The whole Digital Obsession has taken over Auto Retail. Vendor upon vendor feed at the trough and the whole "CRM" concept is run amok. Parent companies have made dealers hire "BDC" - BusinessDevelopmentCenters....their job is to NOT give customers the final price on the phone or email, but it's usually a bunch of 20-somethings in a room, who get paid commissions not on sales - but on appointments set and customers showing up. After that -little Molly turns the customer over to the sales floor - where now they can start at sticker price or above - it is better than giving the customer the full discount online where the customer holds the power to get competitive price bids. Anyway - whether it's GM, KIA, whomever - they are now dialed in to each dealer's BDC - they see the information. And Kia or GM or whomever send District Reps into dealerships to go over ratios of how many appointments the dealer set, how many of those appointments sold. Ok, fine. BUT - the reality is - there ARE people who *gasp* actually just drive into a dealership to look at cars. They don't start with an email online.
So , let's just say there's creative ways dealership personnel skew the ratios of appointments made, appointments sold ,etc -- just to keep the parent company off their backs. It's not stealing money (mind you, that is an easy one to do also)....) but in this case it's just gaming the numbers to make Daddy happy. I won't go into specifics as I'd rather not make it harder on the boys - but just one example: Let's say you came into my dealership. I did my job. You liked me, and the car and the deal. You sign up. I merely go into the dumb software CRM program - enter your name in as an appointment - then by golly, I get to count you as a sale. "Look Mom!

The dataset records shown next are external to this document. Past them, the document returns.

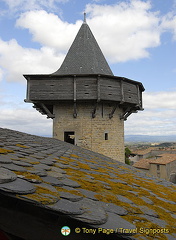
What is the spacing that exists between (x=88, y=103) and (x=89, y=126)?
122 cm

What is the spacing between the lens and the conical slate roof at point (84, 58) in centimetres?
1195

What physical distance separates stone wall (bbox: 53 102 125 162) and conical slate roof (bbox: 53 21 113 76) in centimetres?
230

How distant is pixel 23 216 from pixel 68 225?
248 millimetres

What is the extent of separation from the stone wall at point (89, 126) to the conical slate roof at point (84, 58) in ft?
7.56

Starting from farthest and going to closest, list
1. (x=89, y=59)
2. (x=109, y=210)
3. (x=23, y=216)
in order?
(x=89, y=59) < (x=109, y=210) < (x=23, y=216)

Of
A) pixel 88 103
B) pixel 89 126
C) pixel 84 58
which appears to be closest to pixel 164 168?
pixel 89 126

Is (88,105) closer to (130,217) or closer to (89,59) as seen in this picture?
(89,59)

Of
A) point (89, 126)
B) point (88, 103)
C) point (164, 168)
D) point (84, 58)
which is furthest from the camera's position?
point (164, 168)

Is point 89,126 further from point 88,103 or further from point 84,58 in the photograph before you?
point 84,58

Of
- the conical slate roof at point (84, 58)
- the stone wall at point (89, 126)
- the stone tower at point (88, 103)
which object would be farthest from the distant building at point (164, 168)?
the conical slate roof at point (84, 58)

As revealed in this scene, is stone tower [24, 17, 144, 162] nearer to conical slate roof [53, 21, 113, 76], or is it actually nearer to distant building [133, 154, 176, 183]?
conical slate roof [53, 21, 113, 76]

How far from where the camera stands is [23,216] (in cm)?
111

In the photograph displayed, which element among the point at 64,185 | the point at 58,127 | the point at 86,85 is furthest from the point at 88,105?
the point at 64,185

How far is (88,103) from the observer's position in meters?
10.8
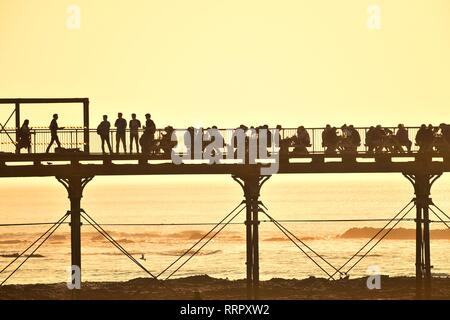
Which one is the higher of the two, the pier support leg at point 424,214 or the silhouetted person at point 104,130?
the silhouetted person at point 104,130

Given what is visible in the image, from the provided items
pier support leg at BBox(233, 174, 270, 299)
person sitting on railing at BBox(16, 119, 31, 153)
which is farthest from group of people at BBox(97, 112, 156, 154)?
pier support leg at BBox(233, 174, 270, 299)

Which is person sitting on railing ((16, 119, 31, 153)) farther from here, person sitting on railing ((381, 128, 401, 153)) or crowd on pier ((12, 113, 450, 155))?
person sitting on railing ((381, 128, 401, 153))

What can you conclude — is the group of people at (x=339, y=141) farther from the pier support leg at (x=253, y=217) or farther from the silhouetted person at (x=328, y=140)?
the pier support leg at (x=253, y=217)

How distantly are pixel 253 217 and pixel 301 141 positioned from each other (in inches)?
144

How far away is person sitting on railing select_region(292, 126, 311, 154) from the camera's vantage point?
58438 mm

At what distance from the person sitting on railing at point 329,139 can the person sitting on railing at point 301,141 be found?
0.70m

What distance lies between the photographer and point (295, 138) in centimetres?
5869

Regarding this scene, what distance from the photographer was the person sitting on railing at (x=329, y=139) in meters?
58.8

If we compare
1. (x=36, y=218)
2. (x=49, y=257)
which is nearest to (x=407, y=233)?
(x=49, y=257)

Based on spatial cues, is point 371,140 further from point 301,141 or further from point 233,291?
point 233,291

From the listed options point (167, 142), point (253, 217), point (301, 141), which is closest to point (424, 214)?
point (301, 141)

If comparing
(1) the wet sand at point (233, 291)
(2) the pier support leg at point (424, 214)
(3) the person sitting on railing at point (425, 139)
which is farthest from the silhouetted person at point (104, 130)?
(3) the person sitting on railing at point (425, 139)
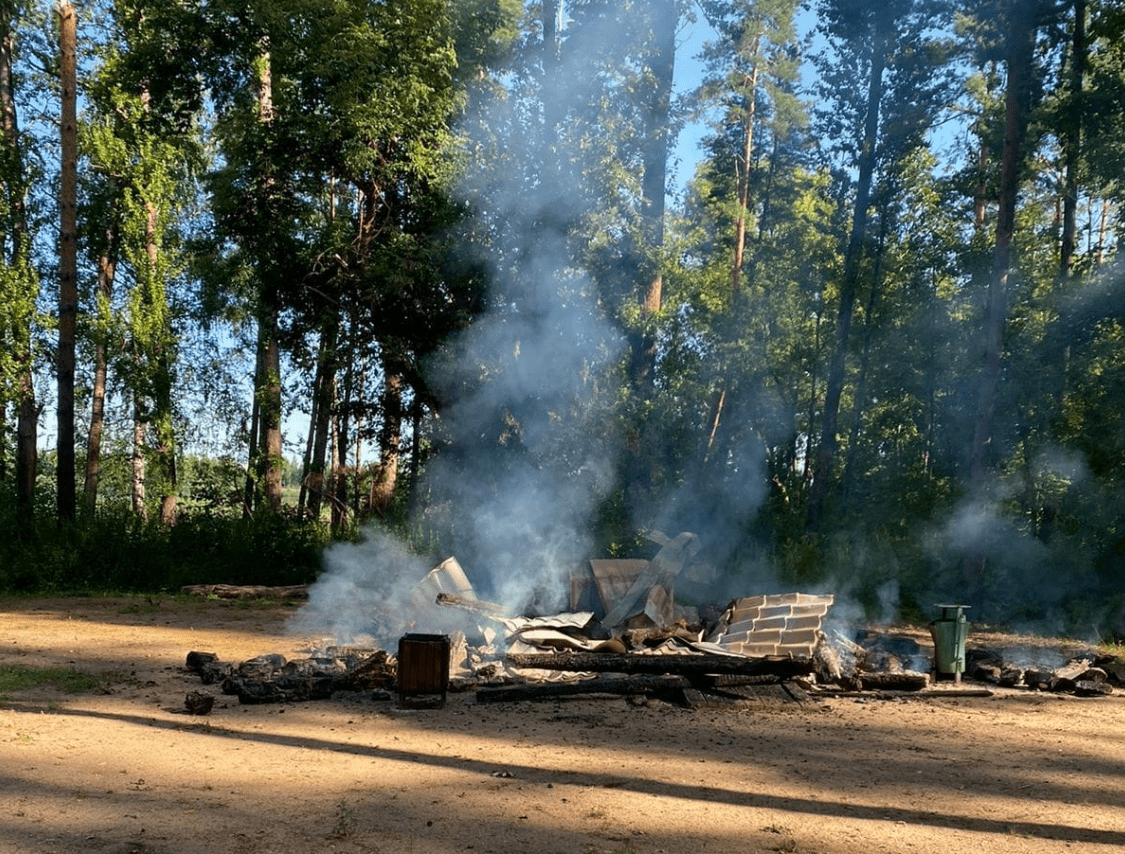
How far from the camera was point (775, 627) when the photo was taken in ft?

I made an appointment! They showed up! They bought!" -- well, there's a 100% "appointment-close" ratio right there and that averages out the other 4 people who showed up and didn't buy - - I can still tell Kia about my nice big appointment-to-sale-ratio.
Funny part is this "Transparency" and "let the customer buy online" stuff - has caused an average dealership to: 1.)Spend $2,500 a month on CRM systems. 2.)Pay $5000 a month to a "BDC Manager". 3.)Pay $3000 a month each to a few "BDC" reps who blast customer's phones and emails. And guess who had to pay for all that tech stuff? Well - ever notice your "doc fee" or "processing fee" is waaaaaay higher than before?
Anyhow, yes, I did notice the dealership playing games with with another customer's lead while I was there. Then as I was leaving - I heard them do it with yet another lead. Again - NOT cheating the customer. Not at all. It was more manipulating their CRM system to achieve statistical outcomes that the parent company wants to see. Would I put it in my shop report? NO - -only because they don't ask about that -- because the client doesn't ask about it. The Client is in their corporate office - sort of clueless about some things at the street level.
People think the recent prices increases in cars is Covid and supplies- somewhat correct. But - it's more about the parent companies, taking over more of auto retail and turning individually owned dealerships into Dunkin Donuts franchises with no individuality. Some of that is good for the customer - but more than ever it's allowed parent companies and a few large dealer groups to eliminate price competition, and get customers trained that "full price, is a fair price".
None of this is my imagination - this is all things I've seen and heard straight from the horses mouth.